The answer is an exact repetition of every entry, with all images left out.

MATERIAL TO PROCESS
++++++++

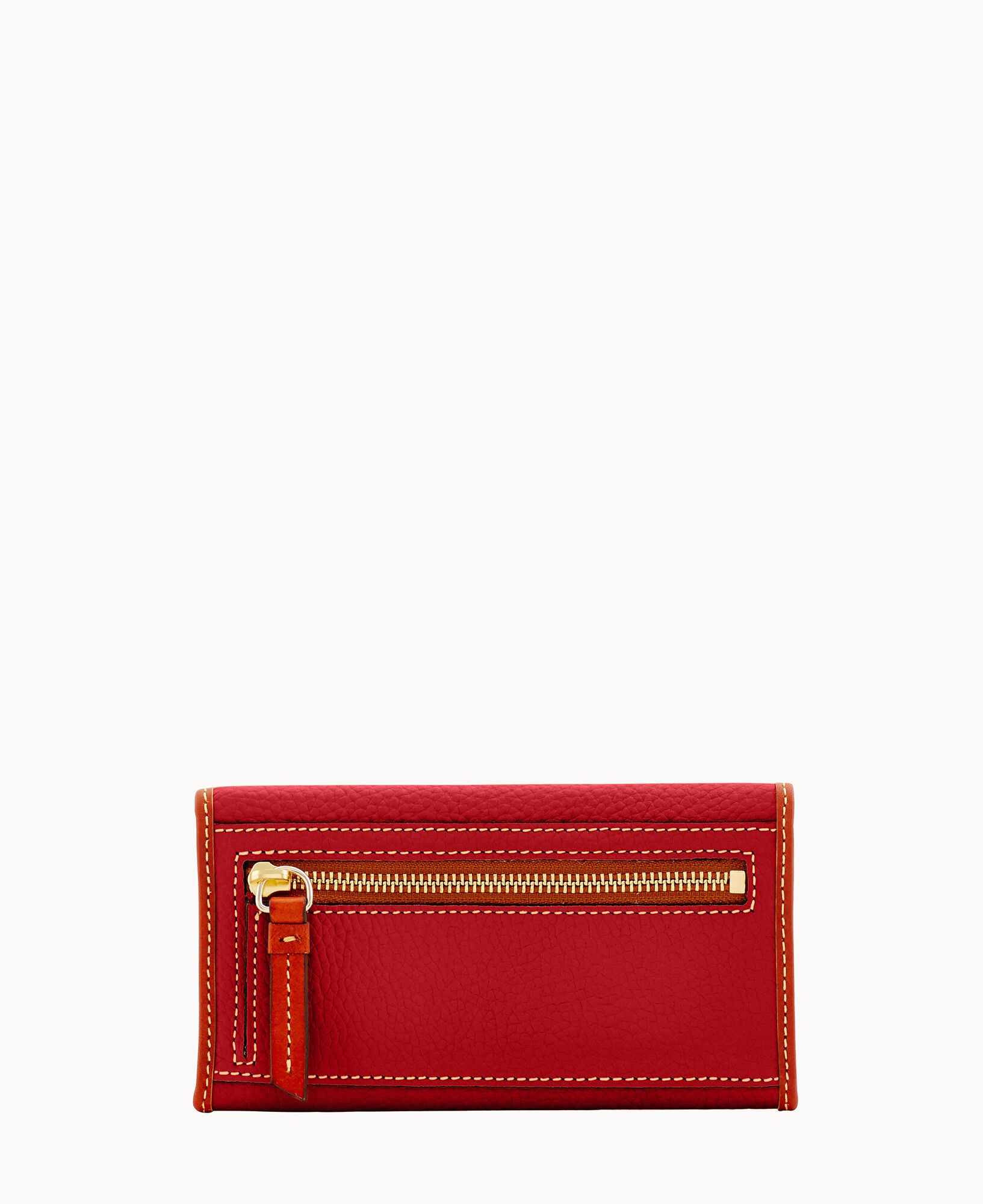 Pebble Grain Continental Clutch - Image 4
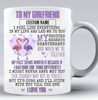 Personalized Customized Perfect Gift Idea For Girlfriend Christmas Mug Valentine Gift
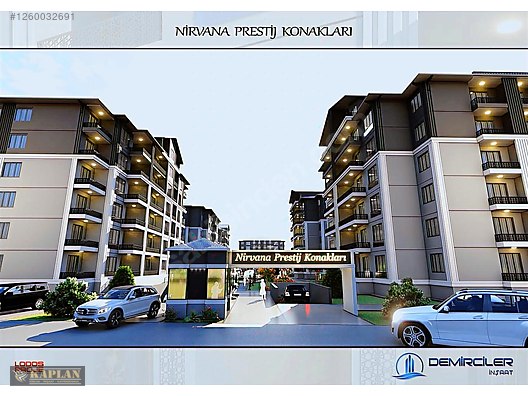 KAPLAN MÜTEAHHİTLİKTEN NİRVANA PRESTİJDE FIRSAT DAİRE #1260032691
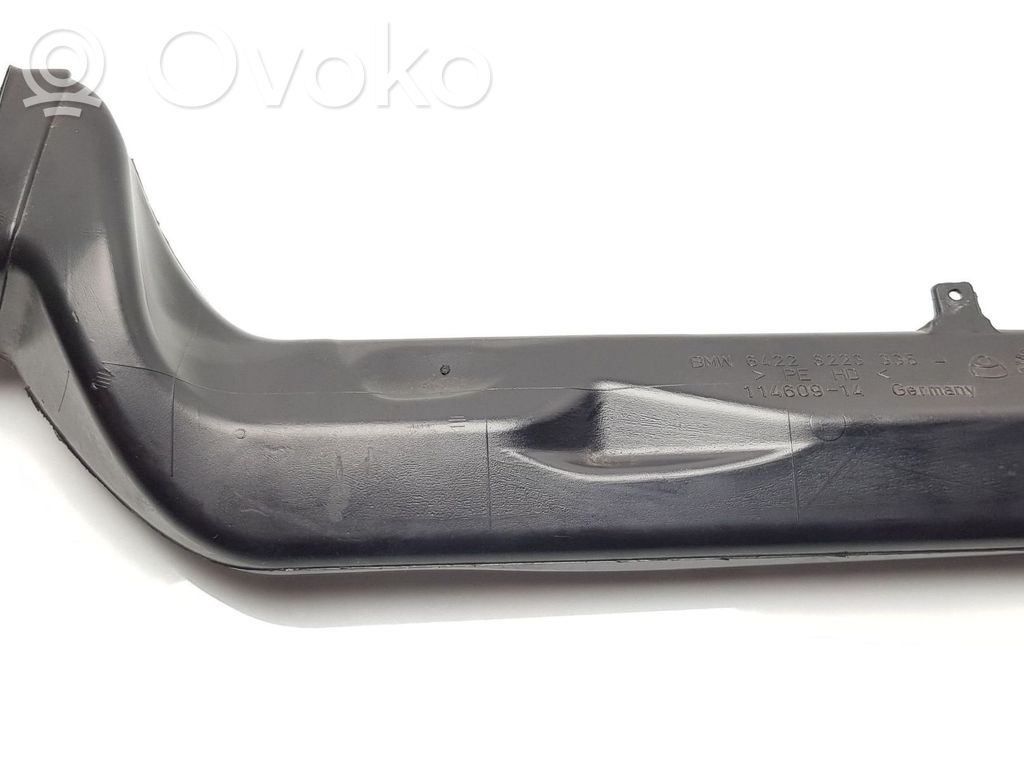 BMW 7 E65 E66 Lüftungsdüse Lüftungsgitter 
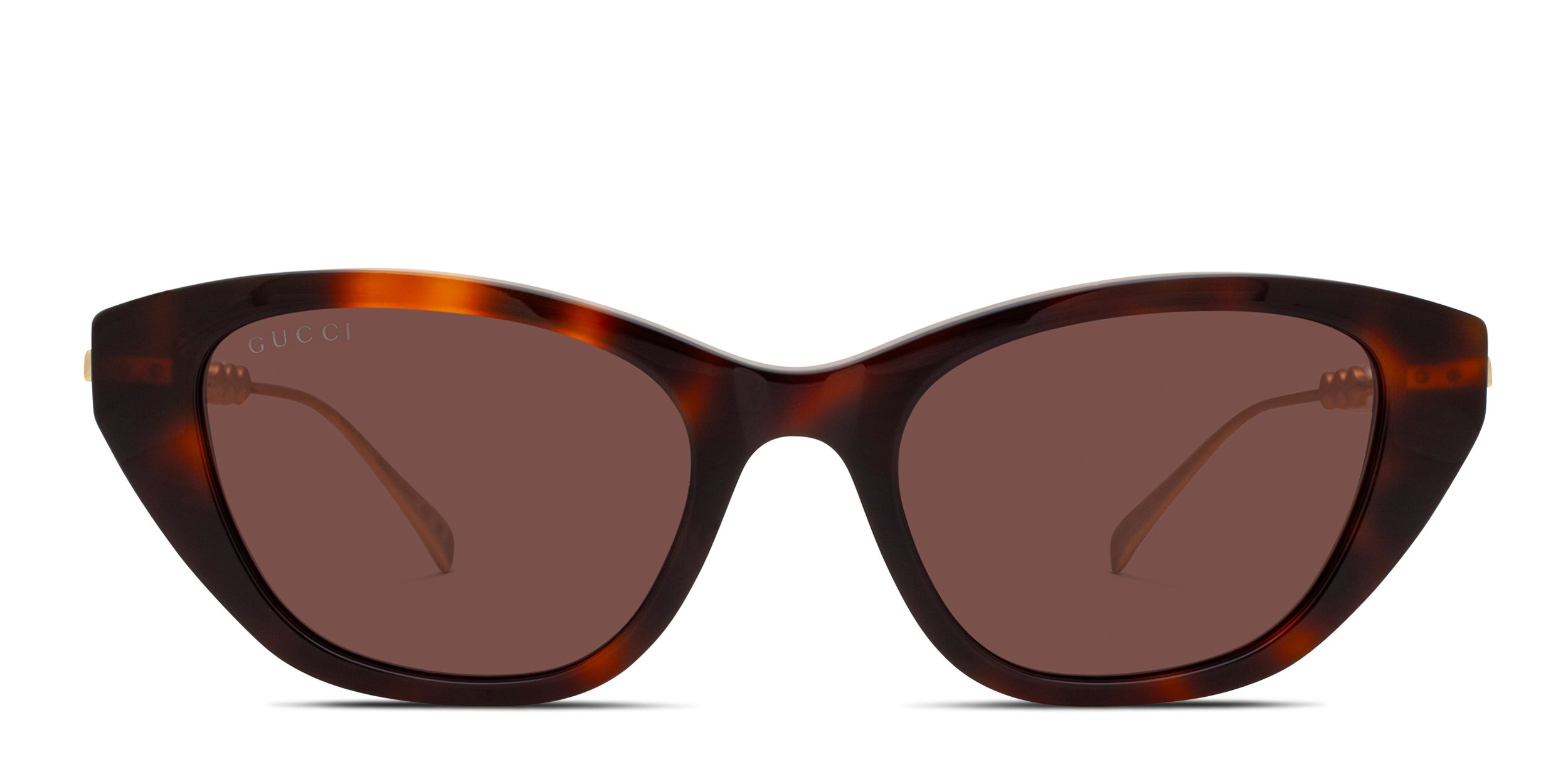 Gucci GG1968S Tortoise Prescription Sunglasses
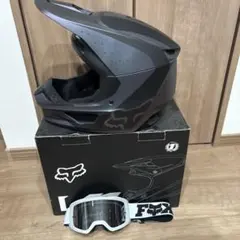 G5238 FOX V1ヘルメット ブラック Lサイズ フルフェイス - メルカリ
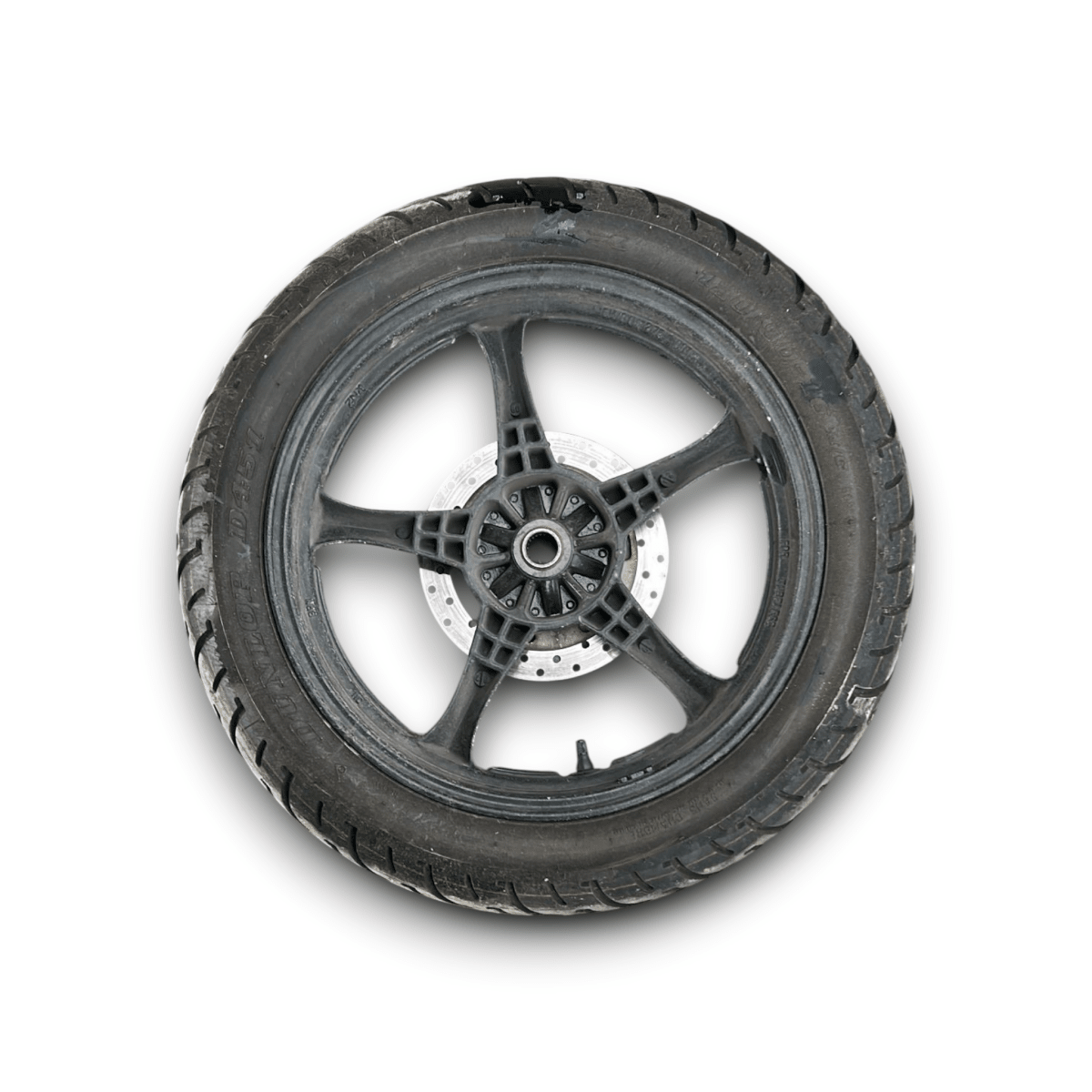 Cerchio posteriore suzuki sixteen (2007 > 2014) (120/80 r16) - F&P CRASH SRL - Ricambi Usati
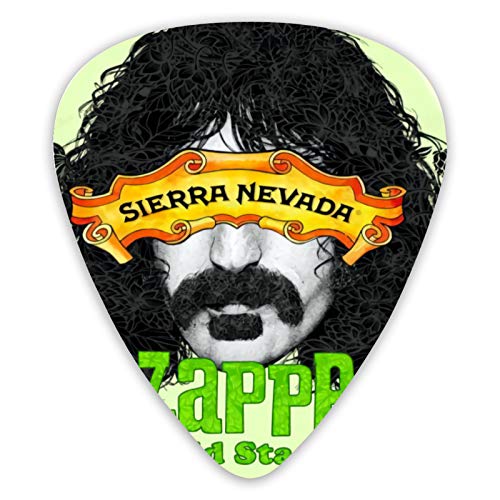 Frank Zappa Folk - Juego de 12 púas de guitarra (0,46 0,96 0,71 mm) Frank Zappa Folk - Juego de 12 púas de guitarra (0,46 0,96 0,71 mm)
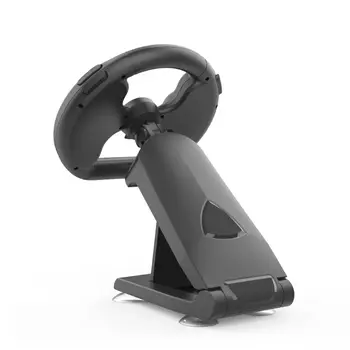 

1Set Multi Axis Steering Wheel Racing Game Stand Dock for Switch Joy-Con Handle R9UA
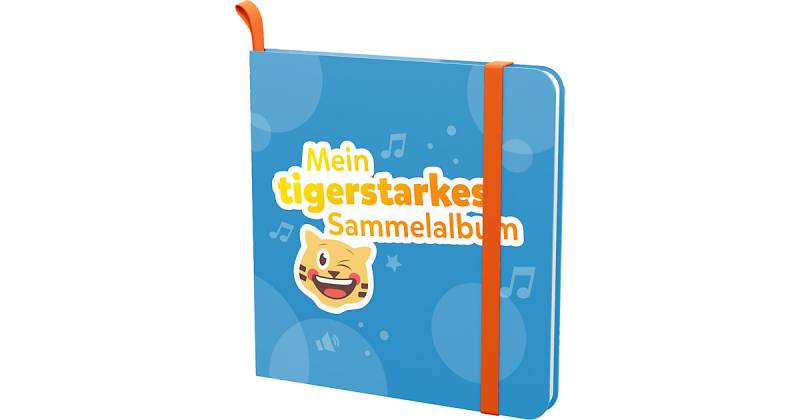 Tigercard Sammelalbum, blau von tigerbox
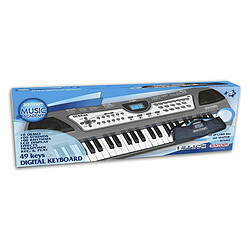 Bontempi Clavier 49 touches + housse + prise USB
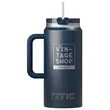 RTIC 64oz Ringed Stainless Steel Ceramic Lined Travel Mugs | https://www.bestnamebadges.com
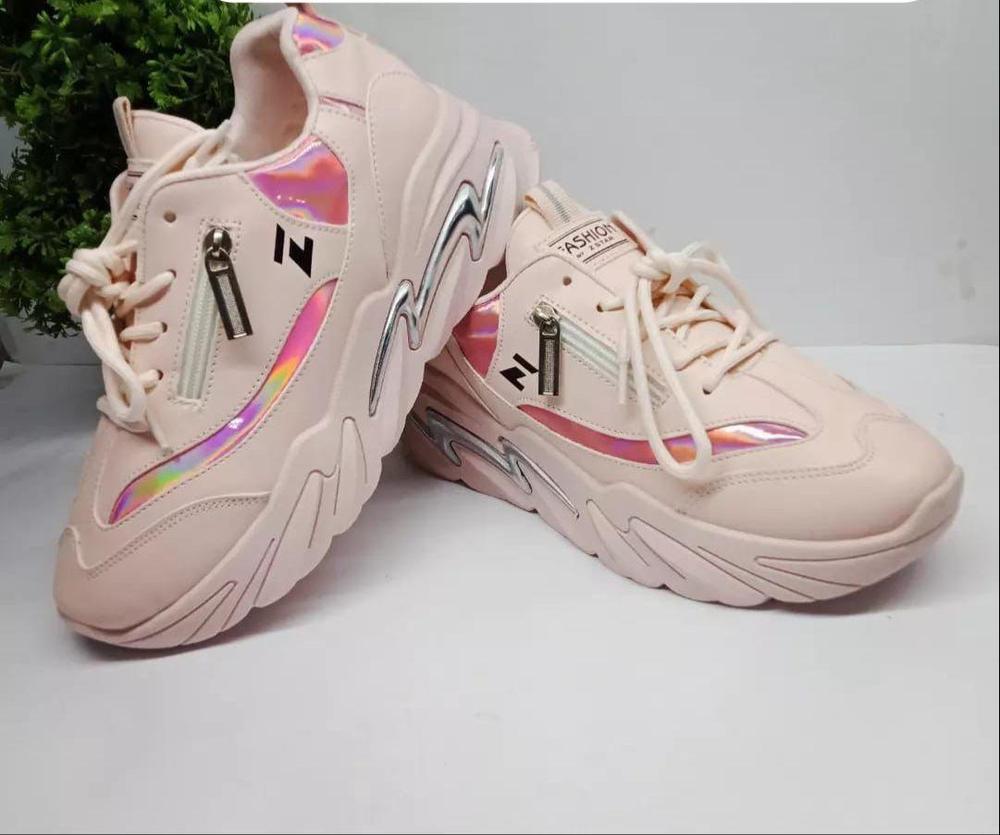 Women's High-Quality Shoes – Stylish, Durable & Comfortable Footwear pink Color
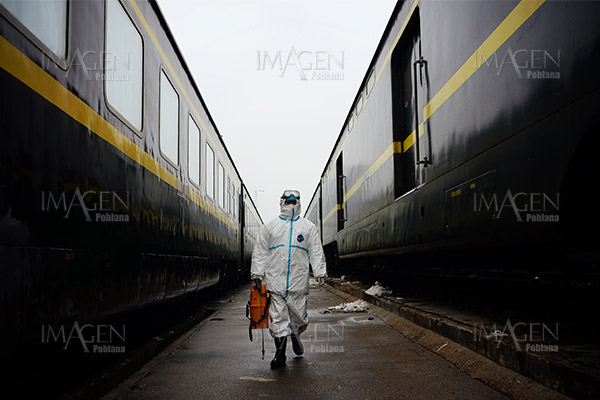China refuta teoría sobre dióxido de azufre elevado en epicentro de epidemia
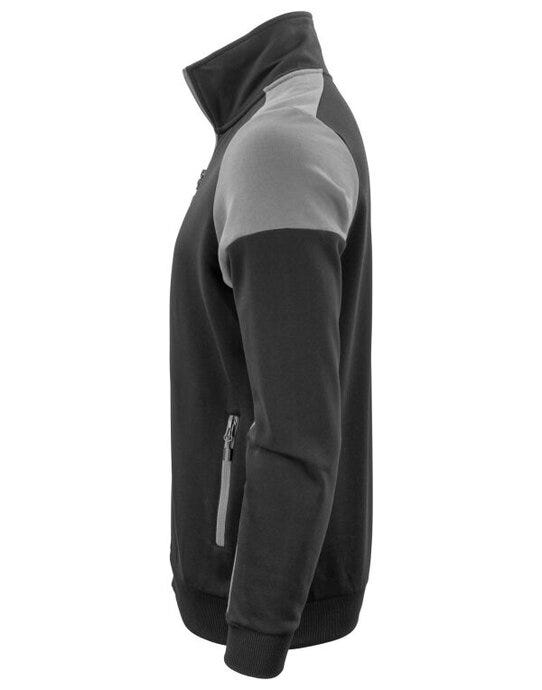 Printer Prime PP2262061 Full Zip Sweater - Black/Anthracite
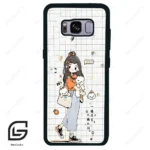 قاب گوشی سامسونگ اس 8 (Galaxy S8 ) طرح فانتزی کد 2194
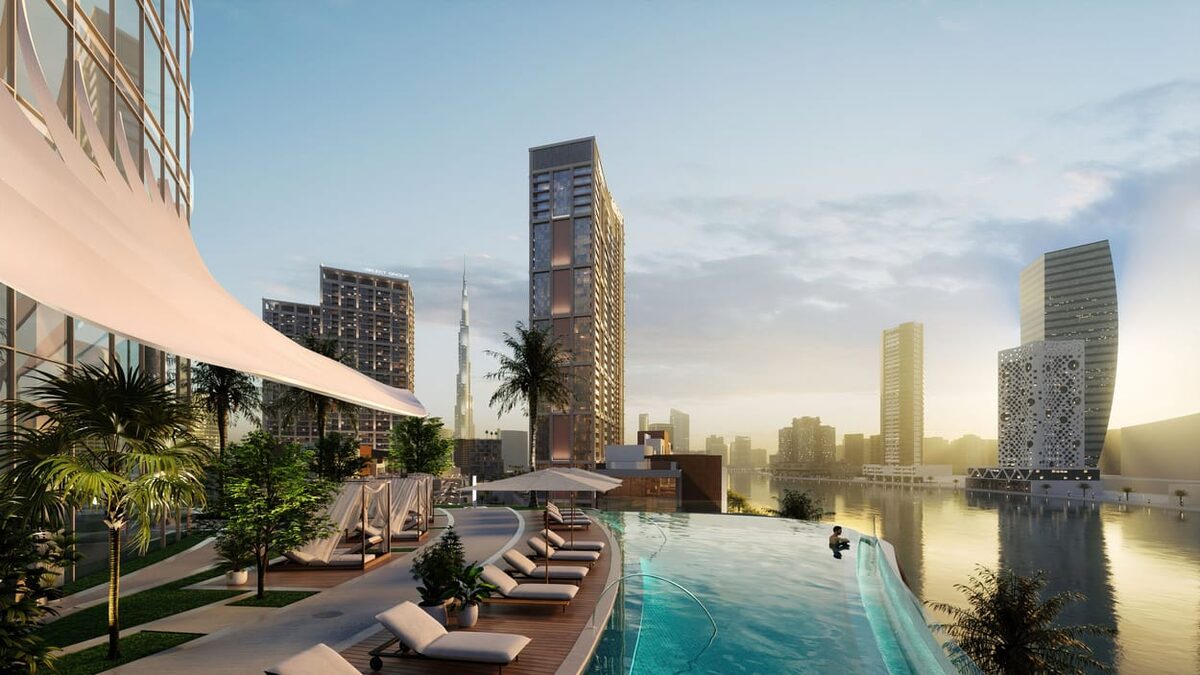 Квартира с 1 спальней, 282.15м² в Дубай, ОАЭ [ID: 1102-acc03e6c]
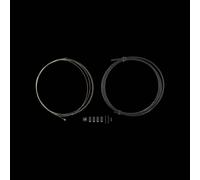 Jagwire Pro Dropper Seatpost Cable Kit with 3mm Outer and Stainless inner - Black, TU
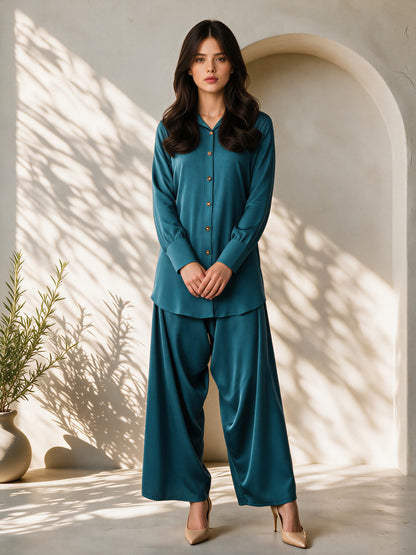 Silk Co-ord Set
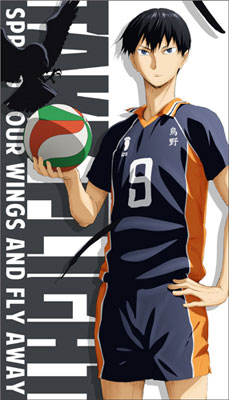 ハイキュー!! ビッグタオル ハイキュー!!』フルカラーBIGタオル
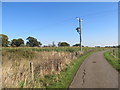 Powerlines near Longridge Farm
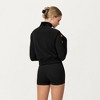 Anna-Kaci Active Women's Cropped Zip Closure Vest with Stand Collar and Fitted Hem - 4 of 4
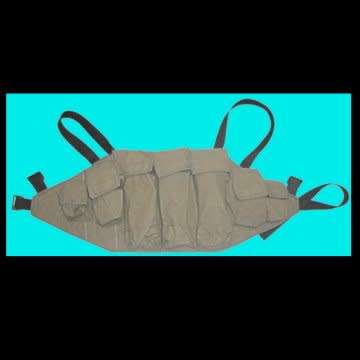 S.A. Pattern 80 Chest Webbing Copy used by Renamo as given to them by the Recces. See Photo.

++++++++

EXPECTED ANSWER
 Pebble Grain Continental Clutch - Image 4
 Personalized Customized Perfect Gift Idea For Girlfriend Christmas Mug Valentine Gift
 KAPLAN MÜTEAHHİTLİKTEN NİRVANA PRESTİJDE FIRSAT DAİRE #1260032691
 BMW 7 E65 E66 Lüftungsdüse Lüftungsgitter 
 Gucci GG1968S Tortoise Prescription Sunglasses
 G5238 FOX V1ヘルメット ブラック Lサイズ フルフェイス - メルカリ
 Cerchio posteriore suzuki sixteen (2007 > 2014) (120/80 r16) - F&P CRASH SRL - Ricambi Usati
 Frank Zappa Folk - Juego de 12 púas de guitarra (0,46 0,96 0,71 mm) Frank Zappa Folk - Juego de 12 púas de guitarra (0,46 0,96 0,71 mm)

1Set Multi Axis Steering Wheel Racing Game Stand Dock for Switch Joy-Con Handle R9UA
 Tigercard Sammelalbum, blau von tigerbox
 Bontempi Clavier 49 touches + housse + prise USB
 RTIC 64oz Ringed Stainless Steel Ceramic Lined Travel Mugs | https://www.bestnamebadges.com
 Women's High-Quality Shoes – Stylish, Durable & Comfortable Footwear pink Color
China refuta teoría sobre dióxido de azufre elevado en epicentro de epidemia
 Printer Prime PP2262061 Full Zip Sweater - Black/Anthracite
 قاب گوشی سامسونگ اس 8 (Galaxy S8 ) طرح فانتزی کد 2194
 Квартира с 1 спальней, 282.15м² в Дубай, ОАЭ [ID: 1102-acc03e6c]
 Jagwire Pro Dropper Seatpost Cable Kit with 3mm Outer and Stainless inner - Black, TU
 Silk Co-ord Set
 ハイキュー!! ビッグタオル ハイキュー!!』フルカラーBIGタオル
 Powerlines near Longridge Farm
 Anna-Kaci Active Women's Cropped Zip Closure Vest with Stand Collar and Fitted Hem - 4 of 4
 S.A. Pattern 80 Chest Webbing Copy used by Renamo as given to them by the Recces. See Photo.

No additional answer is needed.